■ What you are asked to do:
Quote the passage of the article on the Latino writers' reading, starting with the words that include "One of the participants" and ending with "of the month.".

November 16, 2005 By Barbara Wolff

A trio of Hispanic writers representing a variety of Latino cultures will bring their distinctive, powerful voices to a reading forum at Madison’s Overture Center for the Arts on Tuesday, Nov. 29.

“We chose these writers because each has a distinct writing style and represents a specific cultural background within the Latino world. I admire them all for their work,” says Joan Fischer, associate director of the Wisconsin Academy of Sciences, Arts and Letters, which is organizing the event.

One of the participants is a Madison educator, another is from Mexico City and the third was born and raised in Brazil. They are:

Oscar Mireles, principal/executive director of Omega School, an alternative school in Madison, which has assisted more than 1,500 young adults to prepare for and complete their GED. He also is a member of the Minds Eye Radio Collective in Madison, which produces a show of spoken word poetry on WORT radio (89.9 FM), airing at 11 p.m. the first Friday of the month.

■ Data provided:
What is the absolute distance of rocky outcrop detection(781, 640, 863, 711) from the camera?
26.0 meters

==

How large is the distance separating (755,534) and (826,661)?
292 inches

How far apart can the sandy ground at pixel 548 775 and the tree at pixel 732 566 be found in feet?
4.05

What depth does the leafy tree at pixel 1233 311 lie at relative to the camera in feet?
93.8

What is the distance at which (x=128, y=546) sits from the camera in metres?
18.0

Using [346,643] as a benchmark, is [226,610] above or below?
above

==

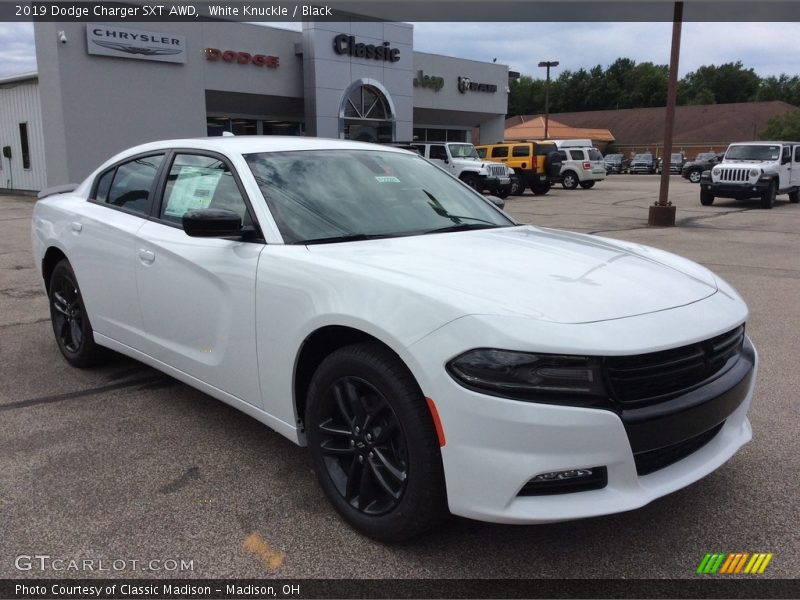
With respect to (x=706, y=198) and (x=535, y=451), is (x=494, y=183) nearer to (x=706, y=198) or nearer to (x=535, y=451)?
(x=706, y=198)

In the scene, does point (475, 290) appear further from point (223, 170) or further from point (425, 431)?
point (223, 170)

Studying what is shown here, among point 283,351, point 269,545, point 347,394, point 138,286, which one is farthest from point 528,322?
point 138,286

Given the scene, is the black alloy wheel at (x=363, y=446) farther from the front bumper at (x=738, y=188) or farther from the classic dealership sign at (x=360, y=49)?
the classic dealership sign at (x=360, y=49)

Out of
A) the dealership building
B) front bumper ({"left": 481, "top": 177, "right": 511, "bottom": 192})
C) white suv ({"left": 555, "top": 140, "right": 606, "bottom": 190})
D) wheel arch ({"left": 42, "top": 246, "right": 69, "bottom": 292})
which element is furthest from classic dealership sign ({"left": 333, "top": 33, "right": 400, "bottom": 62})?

■ Written response:
One of the participants is a Madison educator, another is from Mexico City and the third was born and raised in Brazil. They are:

Oscar Mireles, principal/executive director of Omega School, an alternative school in Madison, which has assisted more than 1,500 young adults to prepare for and complete their GED. He also is a member of the Minds Eye Radio Collective in Madison, which produces a show of spoken word poetry on WORT radio (89.9 FM), airing at 11 p.m. the first Friday of the month.